With the novel coronavirus quickly spreading to all parts of the world and over 210 countries, the international sports industry has come to a halt. Almost all sporting events, big or small, have been postponed or cancelled because of the COVID-19 pandemic. But with governments around the world going through the virus’ seasonal nature and opening businesses up again, how is the sports industry picking its pace up?
As of June, Wimbledon, the British Open Championships, as well as the N.C.A.A have all been cancelled.
All other big major sporting championships such as the N.B.A, the PGA, the Masters, the Olympics, the Summer Olympics, the Kentucky Derby, the U.S. Open Golf, the N.H.L, the Champions League, and more… have all been postponed.
Only the N.F.L and the U.S. Open Tennis Championships have remained unaffected.
Let’s take a look at the variety of different sports and see how they’re holding up in this continuously reopening world.
The National Football League (N.F.L) is one of the few parts of the sports industry that has actually benefited from the new and revised calendar. The first season game is scheduled to take place on the 10th of September, and fans believe that the world will have handled the pandemic by then.
The N.F.L draft was scheduled and held on April 23-25.
Moreover, the Canadian Football League has also postponed its season indefinitely.
The National Basketball Association (N.B.A.) suspended game season on March 11 with no date set for resumption. At the time of the game suspension, the teams had played 63-67 games.
The Women’s National Basketball Association (W.N.B.A.) was scheduled to start on May 15th but was later postponed.
Major League Baseball (M.L.B.) saw a couple of its spring training games delayed, and they decided to cancel the start of the season. Considerations have been made to start the season in May, but later, due to recommendations by the U.S. Centers for Disease Control and Prevention, they decided to postpone the season indefinitely.
Euro 2020 was scheduled at multiple destination sites at the beginning of June, but was postponed for next year. Same can be said for the women’s event, scheduled for 2021 in England, was postponed to 2022.
Major League Soccer (M.L.S.) stopped its season on March 12. Each team had only played two games. Moreover, the Champions League was stopped a day later.
The German Bundesliga is the best major sporting league to return to action. However, the Netherlands have decided to halt their season, as well as France. Other leagues, like the English Premier and Italy’s Serie A, are all scheduled for return in June.
The National Collegiate Athletic Association (N.C.A.A.) canceled sporting events in early March. Winter sports didn’t have the chance to finish.
The N.C.A.A. awarded all its athletes with an extra year of eligibility because they missed out on their games.

########

**Task requirements**
Copy the sports article from "Let’s take a" to "played 63-67 games.", switching "September" to "October". The data has no connection to the sports article.

**Given data**
########

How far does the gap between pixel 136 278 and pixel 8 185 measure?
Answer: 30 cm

########

**Output below**
Let’s take a look at the variety of different sports and see how they’re holding up in this continuously reopening world.
The National Football League (N.F.L) is one of the few parts of the sports industry that has actually benefited from the new and revised calendar. The first season game is scheduled to take place on the 10th of October, and fans believe that the world will have handled the pandemic by then.
The N.F.L draft was scheduled and held on April 23-25.
Moreover, the Canadian Football League has also postponed its season indefinitely.
The National Basketball Association (N.B.A.) suspended game season on March 11 with no date set for resumption. At the time of the game suspension, the teams had played 63-67 games.